** Provided data follows **

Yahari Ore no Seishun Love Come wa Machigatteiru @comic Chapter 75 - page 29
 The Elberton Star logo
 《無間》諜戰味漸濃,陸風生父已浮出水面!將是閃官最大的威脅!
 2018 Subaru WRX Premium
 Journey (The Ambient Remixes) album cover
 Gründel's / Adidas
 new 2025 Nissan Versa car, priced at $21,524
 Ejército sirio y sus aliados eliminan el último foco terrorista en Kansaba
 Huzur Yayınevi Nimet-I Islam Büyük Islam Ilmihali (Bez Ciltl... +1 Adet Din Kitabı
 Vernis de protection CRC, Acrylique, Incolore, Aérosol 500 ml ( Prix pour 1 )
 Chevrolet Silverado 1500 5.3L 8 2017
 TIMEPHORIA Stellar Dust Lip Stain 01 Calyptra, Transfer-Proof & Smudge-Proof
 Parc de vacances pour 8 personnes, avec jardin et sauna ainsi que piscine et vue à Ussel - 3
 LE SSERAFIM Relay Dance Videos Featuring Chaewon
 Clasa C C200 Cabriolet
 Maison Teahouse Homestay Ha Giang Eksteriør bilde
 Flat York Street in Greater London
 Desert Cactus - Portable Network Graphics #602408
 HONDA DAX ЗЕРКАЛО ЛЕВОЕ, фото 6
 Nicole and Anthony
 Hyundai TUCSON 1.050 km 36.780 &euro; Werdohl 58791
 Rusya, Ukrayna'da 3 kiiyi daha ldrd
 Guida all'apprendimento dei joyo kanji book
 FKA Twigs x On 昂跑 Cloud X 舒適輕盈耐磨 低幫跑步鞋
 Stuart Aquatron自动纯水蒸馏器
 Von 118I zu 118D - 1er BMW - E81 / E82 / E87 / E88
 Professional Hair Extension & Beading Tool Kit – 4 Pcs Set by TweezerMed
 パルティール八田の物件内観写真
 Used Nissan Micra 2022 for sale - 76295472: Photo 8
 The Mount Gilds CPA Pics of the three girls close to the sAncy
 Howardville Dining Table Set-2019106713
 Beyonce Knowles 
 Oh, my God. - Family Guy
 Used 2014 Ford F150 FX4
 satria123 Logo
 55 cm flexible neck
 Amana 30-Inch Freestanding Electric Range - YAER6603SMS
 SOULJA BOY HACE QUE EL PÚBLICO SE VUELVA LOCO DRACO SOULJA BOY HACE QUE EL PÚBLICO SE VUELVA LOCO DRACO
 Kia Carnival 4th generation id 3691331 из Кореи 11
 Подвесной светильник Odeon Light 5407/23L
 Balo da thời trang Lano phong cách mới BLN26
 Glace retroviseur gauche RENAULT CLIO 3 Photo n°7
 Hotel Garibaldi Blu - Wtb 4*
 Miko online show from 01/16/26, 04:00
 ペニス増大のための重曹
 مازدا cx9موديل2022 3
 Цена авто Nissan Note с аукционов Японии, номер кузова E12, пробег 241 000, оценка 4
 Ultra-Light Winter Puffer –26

** End of Provided data **

### Exercise
Copy out the records above exactly.

### Solution for this problem
Yahari Ore no Seishun Love Come wa Machigatteiru @comic Chapter 75 - page 29
 The Elberton Star logo
 《無間》諜戰味漸濃,陸風生父已浮出水面!將是閃官最大的威脅!
 2018 Subaru WRX Premium
 Journey (The Ambient Remixes) album cover
 Gründel's / Adidas
 new 2025 Nissan Versa car, priced at $21,524
 Ejército sirio y sus aliados eliminan el último foco terrorista en Kansaba
 Huzur Yayınevi Nimet-I Islam Büyük Islam Ilmihali (Bez Ciltl... +1 Adet Din Kitabı
 Vernis de protection CRC, Acrylique, Incolore, Aérosol 500 ml ( Prix pour 1 )
 Chevrolet Silverado 1500 5.3L 8 2017
 TIMEPHORIA Stellar Dust Lip Stain 01 Calyptra, Transfer-Proof & Smudge-Proof
 Parc de vacances pour 8 personnes, avec jardin et sauna ainsi que piscine et vue à Ussel - 3
 LE SSERAFIM Relay Dance Videos Featuring Chaewon
 Clasa C C200 Cabriolet
 Maison Teahouse Homestay Ha Giang Eksteriør bilde
 Flat York Street in Greater London
 Desert Cactus - Portable Network Graphics #602408
 HONDA DAX ЗЕРКАЛО ЛЕВОЕ, фото 6
 Nicole and Anthony
 Hyundai TUCSON 1.050 km 36.780 &euro; Werdohl 58791
 Rusya, Ukrayna'da 3 kiiyi daha ldrd
 Guida all'apprendimento dei joyo kanji book
 FKA Twigs x On 昂跑 Cloud X 舒適輕盈耐磨 低幫跑步鞋
 Stuart Aquatron自动纯水蒸馏器
 Von 118I zu 118D - 1er BMW - E81 / E82 / E87 / E88
 Professional Hair Extension & Beading Tool Kit – 4 Pcs Set by TweezerMed
 パルティール八田の物件内観写真
 Used Nissan Micra 2022 for sale - 76295472: Photo 8
 The Mount Gilds CPA Pics of the three girls close to the sAncy
 Howardville Dining Table Set-2019106713
 Beyonce Knowles 
 Oh, my God. - Family Guy
 Used 2014 Ford F150 FX4
 satria123 Logo
 55 cm flexible neck
 Amana 30-Inch Freestanding Electric Range - YAER6603SMS
 SOULJA BOY HACE QUE EL PÚBLICO SE VUELVA LOCO DRACO SOULJA BOY HACE QUE EL PÚBLICO SE VUELVA LOCO DRACO
 Kia Carnival 4th generation id 3691331 из Кореи 11
 Подвесной светильник Odeon Light 5407/23L
 Balo da thời trang Lano phong cách mới BLN26
 Glace retroviseur gauche RENAULT CLIO 3 Photo n°7
 Hotel Garibaldi Blu - Wtb 4*
 Miko online show from 01/16/26, 04:00
 ペニス増大のための重曹
 مازدا cx9موديل2022 3
 Цена авто Nissan Note с аукционов Японии, номер кузова E12, пробег 241 000, оценка 4
 Ultra-Light Winter Puffer –26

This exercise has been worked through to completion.